FIG. 4B shows a top view of the back of the mailing form of FIG. 4A. FIG. 4B shows that information can be printed on all five panels 401-405. Specifically, instructions are printed onto the first through third panels 401-403 and letter information is printed onto the fourth through fifth panels 404-405. FIG. 4B also shows that the letter information is positioned in such a way that a user may tear along fold lines 413 and/or 414 to release the letter and retain it. Additionally, the mailer of FIG. 4B includes adhesive, releasable substrate and an adhesive/releasable substrate combination similar to that described with reference to FIG. 1B.

FIG. 5A shows a top view of the front of a four-panel mailing form including a check and a check receipt, in one embodiment of the present invention. FIG. 5A shows that the mailing form, or mailer, comprises a ply, which is a rectangular sheet of paper having dimensions and constitution similar to those of the mailer of FIG. 1A. Either side of the ply can receive printed information when passed through a simplex non-impact printer.

FIG. 5A shows a first panel 501, a second panel 502, a third panel 503 and a fourth panel 504, all of substantially the same area.

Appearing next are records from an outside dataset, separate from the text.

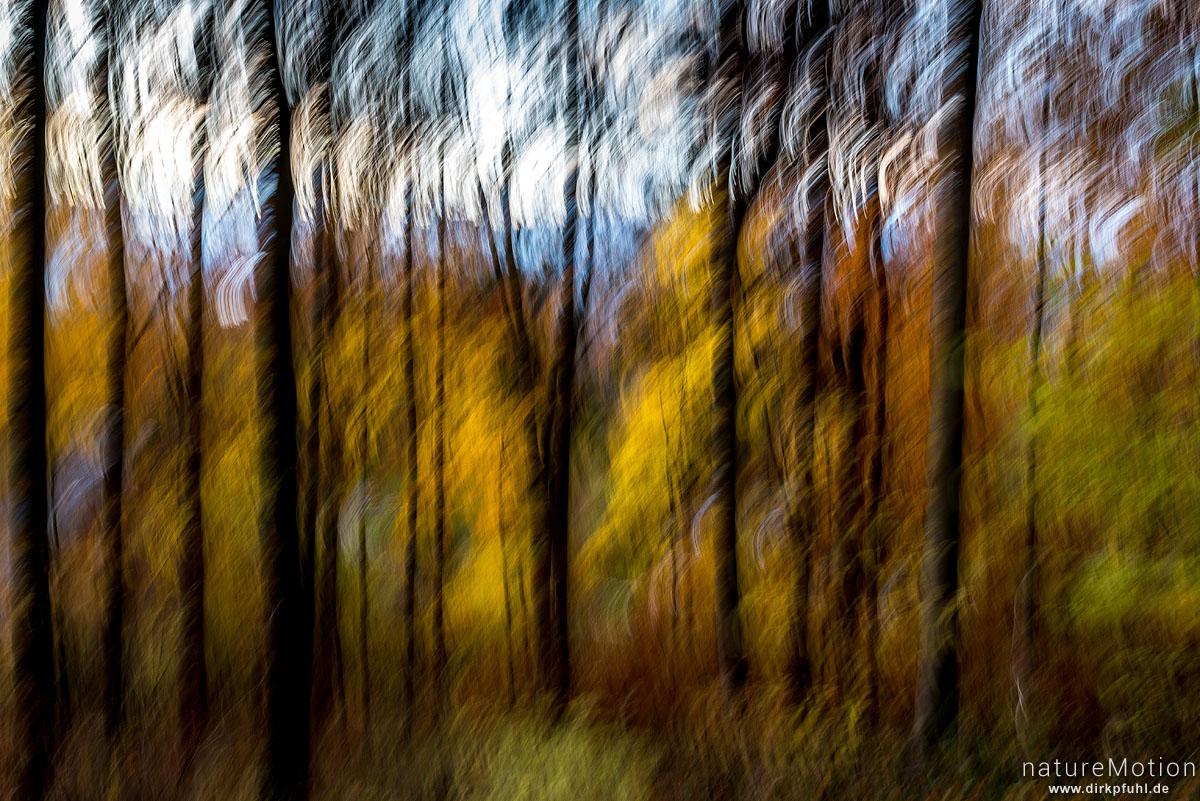 Herbstwald, verwischt, Göttinger Wald, Göttingen, Deutschland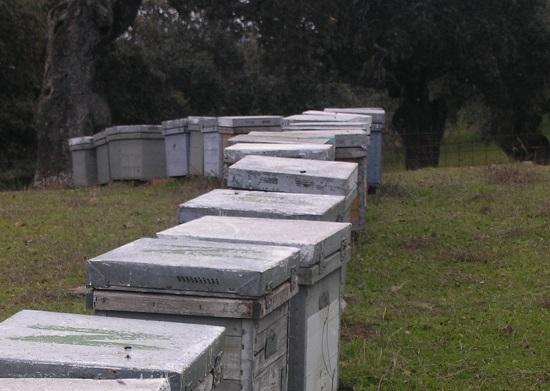 Día a día desaparecen apicultores así como desaparecen atletas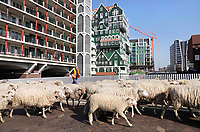 Nederland - Zaandam - 2019. Steeds meer gemeenten in Nederland zetten schaapskuddes in om het openbaar groen te beheren. De schapen van Landschapsbeheer Rinnegom trokken vrijdag weer dwars door Zaandam naar het Darwinpark, waar ze geschoren zullen worden. Een steeds belangrijker argument om te grazen in het openbaar groen is de hoge mate mate van duurzaamheid van de beheermethode. Begrazing is milieuvriendelijk, er is geen brandstof nodig en er is geen geluidsoverlast.   Foto mag niet in negatieve / schadelijke context gepubliceerd worden.    Foto Berlinda van Dam / Hollandse Hoogte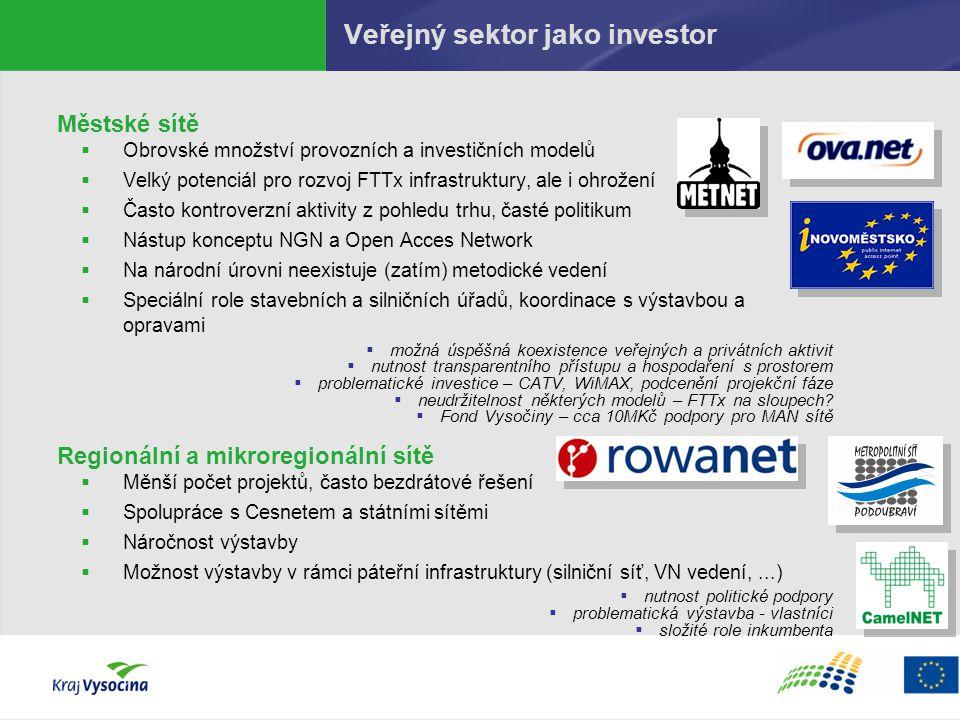 Veřejný sektor jako investor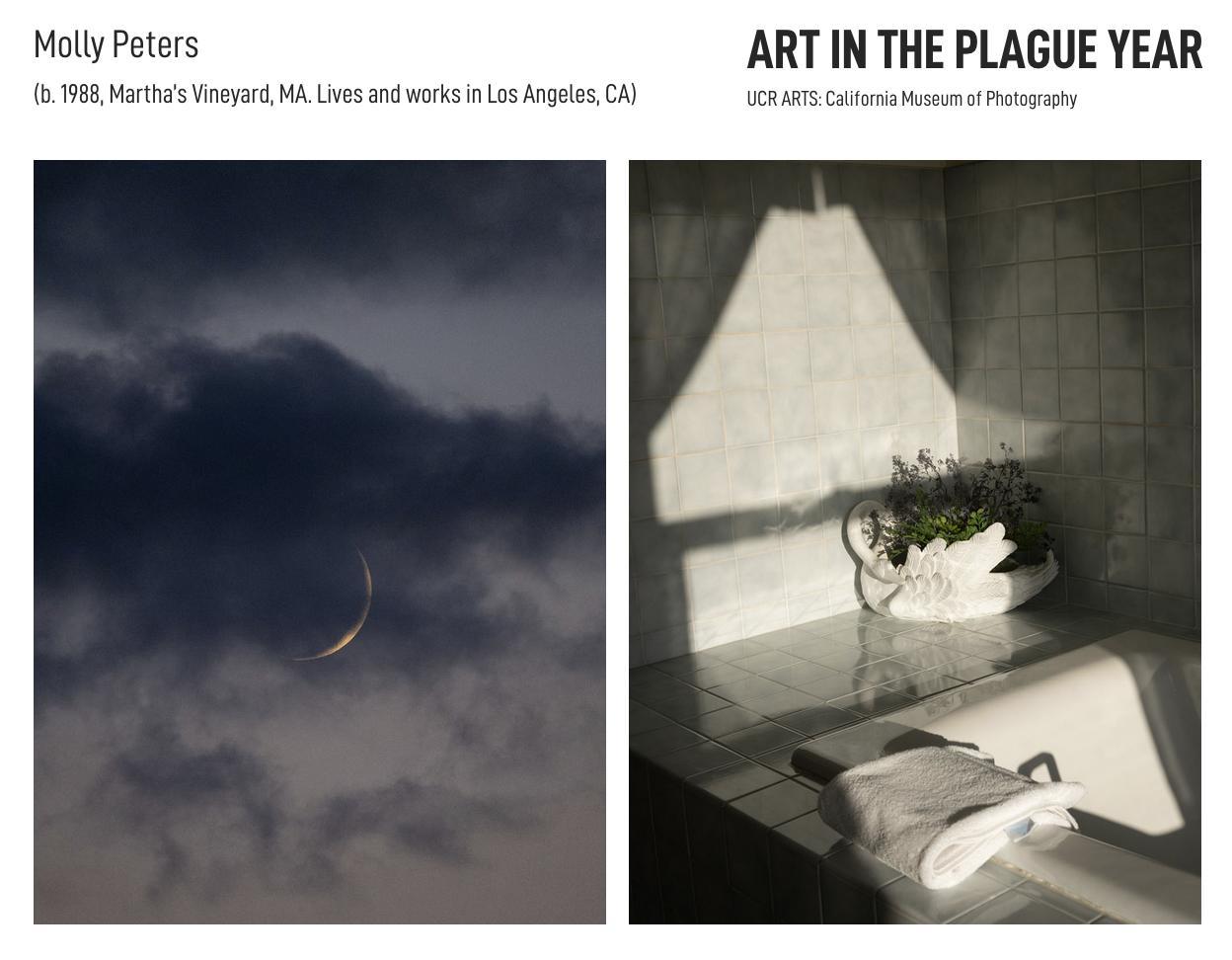 Art and Documentary Photography - Loading ArtPlagueYear.1.jpg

A fold line separates each panel. The first panel 501 and the second panel 502 are separated by a fold line 511, the second panel 502 and the third panel 503 are separated by a fold line 512 and the third panel 503 and the fourth panel 504 are separated by a fold line 513.

The mailer of FIG. 5A includes perforations and die cuts similar to those of the mailer of FIG. 1A, including perforations 521, 522, 531, 532 and 523 and die cuts 530 and 535. FIG. 5A further shows variable printed information on first panel 501. The variable information printed on first panel 501 can include, among other things, a sender address, a recipient address, certified mail information, postage indicia and a FIM. Note that the variable information printed on first panel 501 can be printed in a downwards-facing or in an upwards facing orientation.

FIG. 5B shows a top view of the back of the mailing form of FIG. 5A. FIG. 5B shows that information can be printed on the third panel 503 and the fourth panel 504. Specifically, an invoice or receipt is printed onto third panel 503, and a check is printed onto fourth panel 504. FIG. 5B also shows that the invoice and check are positioned in such a way that a user may tear along perforations 532, 531 and 523 and along fold line 513 to release the invoice and check and retain it. Additionally, the mailer of FIG. 5B includes adhesive, releasable substrate and an adhesive/releasable substrate combination similar to that described with reference to FIG. 2B.

FIG. 6A shows a top view of the front of a four-panel mailing form including a document, in one embodiment of the present invention. FIG. 6A shows that the mailing form, or mailer, comprises a ply, which is a rectangular sheet of paper having dimensions and constitution similar to those of the mailer of FIG. 5A. Either side of the ply can receive printed information when passed through a simplex non-impact printer. FIG. 6A shows a first panel 601, a second panel 602, a third panel 603 and a fourth panel 604, all of substantially the same area and each panel separated by a fold line 611, 612, and 613, respectively.

The mailer of FIG. 6A includes perforations and die cuts similar to those of the mailer of FIG. 5A, including perforations 631, 632 and 623. FIG. 6A further shows variable printed information on first panel 601. The variable information printed on first panel 601 can include, among other things, a sender address, a recipient address, certified mail information, postage indicia and a FIM. Note that the variable information printed on first panel 601 can be printed in a downwards-facing or in an upwards facing orientation.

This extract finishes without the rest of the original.